** Start of PASSAGE **
The Talimali Band of Apalachee

by Dayna Bowker Lee

The Kisatchie Hills

After being driven from their village by Baldwin and his agents, the majority of Apalachee sought refuge in the Kisatchie hills where they established two small settlements. Jacquite Vallery led the Sang-Pour-Sang village, and his brother, Antoine Vallery, the last traditional chief of the Apalachee, established his settlement on Bayou Cypre (G. Bennett interview, March 10, 1998). Their brother, Jean Baptiste Vallery II, remained with his family and followers near the old Apalachee village site around present-day Colfax where they eventually merged with other multicultural communities.

For the remainder of the 19th century, the Apalachee interacted with local American Indian groups, as well as their métis and Creole neighbors. The also joined with mestizo families once connected to the old Spanish presidio of Los Adaes. The Apalachee were the only known tribal group to inhabit the Kisatchie Hills by the middle 19th century, and were probably the Indians who staged a dance and stickball game at the plantation home of Ambrose Le Comte in 1863 (Bearss 1972:47). Planter families like the LeComte/Hertzogs, LeCourts, and Chopins became patrons and friends of the tribe. After the Civil War, a few Irish Catholics merged with tribal families and became the conduit by which goods like baskets, produce, livestock, and cross-ties for the railroad industry entered the markets of Cloutierville.


Alfred Carnahan house, Sang-Pour-Sang community, Kisatchie Hills. Photograph courtesy of the Talimali Band of Apalachee, tribal archives.


Ernest Brossette, Caddo/French (métis), and Josephine Pattie, Adaesaño (mestizo – descended from the families who once occupied Los Adaes Spanish presidio near present-day Robeline, Louisiana). Photograph courtesy of the Talimali Band of Apalachee, tribal archives.


Francis Kerry and Ezzie Basco. Photograph courtesy of the Talimali Band of Apalachee, tribal archives.


Mary Frances Vallery Kerry, also known as Shalotte, daughter of Apalachee leader, Benoist Vallery. A tall woman with a commanding presence, Shalotte rode a large white horse and oversaw the communal fields. Here she is seen harvesting corn. Photograph courtesy of the Talimali Band of Apalachee, tribal archives.
** End of PASSAGE **
WHAT TO DO:
Can you carry the Kisatchie Hills history of the Apalachee forward from the caption about Shalotte harvesting corn?
** Start of DATASET ENTRIES **
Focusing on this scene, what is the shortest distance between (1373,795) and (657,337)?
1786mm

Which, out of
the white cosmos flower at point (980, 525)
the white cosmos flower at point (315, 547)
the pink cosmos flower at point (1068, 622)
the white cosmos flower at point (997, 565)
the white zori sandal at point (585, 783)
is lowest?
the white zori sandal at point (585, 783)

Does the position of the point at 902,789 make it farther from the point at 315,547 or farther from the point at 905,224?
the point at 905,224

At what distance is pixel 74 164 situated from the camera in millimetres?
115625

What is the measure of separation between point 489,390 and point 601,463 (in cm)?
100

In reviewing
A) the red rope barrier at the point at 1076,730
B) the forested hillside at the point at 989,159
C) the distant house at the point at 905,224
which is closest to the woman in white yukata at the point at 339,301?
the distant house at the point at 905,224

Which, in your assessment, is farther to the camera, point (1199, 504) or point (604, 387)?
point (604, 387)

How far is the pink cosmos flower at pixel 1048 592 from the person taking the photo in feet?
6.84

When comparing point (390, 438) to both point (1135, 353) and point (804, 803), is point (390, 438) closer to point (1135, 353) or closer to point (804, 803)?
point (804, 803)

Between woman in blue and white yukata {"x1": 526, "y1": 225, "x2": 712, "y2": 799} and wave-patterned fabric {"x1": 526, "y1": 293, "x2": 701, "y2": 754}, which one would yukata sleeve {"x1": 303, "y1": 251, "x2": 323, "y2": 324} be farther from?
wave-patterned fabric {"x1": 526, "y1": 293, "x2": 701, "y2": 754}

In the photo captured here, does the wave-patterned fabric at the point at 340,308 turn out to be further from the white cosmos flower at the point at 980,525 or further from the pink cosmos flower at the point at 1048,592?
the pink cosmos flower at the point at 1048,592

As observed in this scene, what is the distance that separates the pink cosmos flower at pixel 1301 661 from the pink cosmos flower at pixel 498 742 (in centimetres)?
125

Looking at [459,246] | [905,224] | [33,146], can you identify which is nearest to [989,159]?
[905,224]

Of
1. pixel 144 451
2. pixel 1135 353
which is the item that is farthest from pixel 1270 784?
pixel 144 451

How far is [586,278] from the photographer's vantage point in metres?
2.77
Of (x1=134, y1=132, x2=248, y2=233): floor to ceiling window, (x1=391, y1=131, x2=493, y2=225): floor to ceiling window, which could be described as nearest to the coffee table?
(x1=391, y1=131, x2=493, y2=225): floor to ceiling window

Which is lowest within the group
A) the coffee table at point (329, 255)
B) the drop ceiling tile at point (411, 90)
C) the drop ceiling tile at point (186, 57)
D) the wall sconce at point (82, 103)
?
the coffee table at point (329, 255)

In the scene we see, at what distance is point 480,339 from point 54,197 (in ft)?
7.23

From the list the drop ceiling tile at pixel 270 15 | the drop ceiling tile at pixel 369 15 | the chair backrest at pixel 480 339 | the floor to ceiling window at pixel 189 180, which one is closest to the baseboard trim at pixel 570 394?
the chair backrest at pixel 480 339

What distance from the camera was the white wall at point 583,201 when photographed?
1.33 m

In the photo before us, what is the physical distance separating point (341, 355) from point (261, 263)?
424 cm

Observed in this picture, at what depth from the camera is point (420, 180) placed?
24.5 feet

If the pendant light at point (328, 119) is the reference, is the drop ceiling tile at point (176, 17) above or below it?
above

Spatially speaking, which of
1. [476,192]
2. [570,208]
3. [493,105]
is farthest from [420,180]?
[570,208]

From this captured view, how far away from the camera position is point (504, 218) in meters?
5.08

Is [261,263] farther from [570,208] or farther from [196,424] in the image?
** End of DATASET ENTRIES **
ANSWER FOR THIS EXERCISE:
A close relationship developed between Jacquite Vallery and Dr. Jean Baptiste Chopin, a planter in lower Natchitoches Parish. Chopin, a physician who came from France in the early 19th century, married Creole Julia Benoist, and established a cotton plantation business with her mother, Suzette Rachal Benoist (Mills 1985:532).

At the beginning of the American Civil War, Chopin sent his family to France while he remained on the plantation with a few servants along with Jacquite’s son Benoist Vallery, apparently named for Chopin's wife's family. When Union troops moved through the area and began to seize and burn property, they abandoned the plantation and sought refuge “at Jacquitte's [sic] place in the pine woods” (Rachel Morris deposition, Chopin Collection, October, 1882). Jacquite’s log house still remains standing on family land and is an object of great cultural patrimony to the contemporary tribe.


The cabin of Jacquite Vallery with whom Dr. Chopin and his servants hid during federal raids during the civil War. The additions to the cabin were made later and are used for storage. Photograph by Dayna Bowker Lee, LRFP, NSU.

By the middle 19th century, the Apalachee descendants formed three small communities, the original two at Sang-Pour-Sang and Bayou Cypre, as well as a third settlement that grew up around the common agricultural area at Yay-Yay Fields. The villages were connected by footpaths and were located about a mile apart from one another.


Click map for a larger map. Map delineating the three Apalachee communities in the Kisatchie Hills. The 20th century Bayou Cypre community is detailed below based upon the memories of Jim Kerry and Gilmer Bennett. Map created by Michael Fontenot, LRFP, NSU.


Yay-Yay Fields, site of the former settlement and communal gardens. Photograph by Dayna Bowker Lee, LRFP, NSU.

Despite increasingly complex ethnic blending, the three small communities continued to function as Apalachee tribal divisions. Upon the death of a division leader, the office passed to his son or maternal nephew and the community danced all night to honor both the old and new leaders (TK interview, 27 January 1998). These communities remained located on the periphery of white settlements beyond the notice of their Anglo-American neighbors.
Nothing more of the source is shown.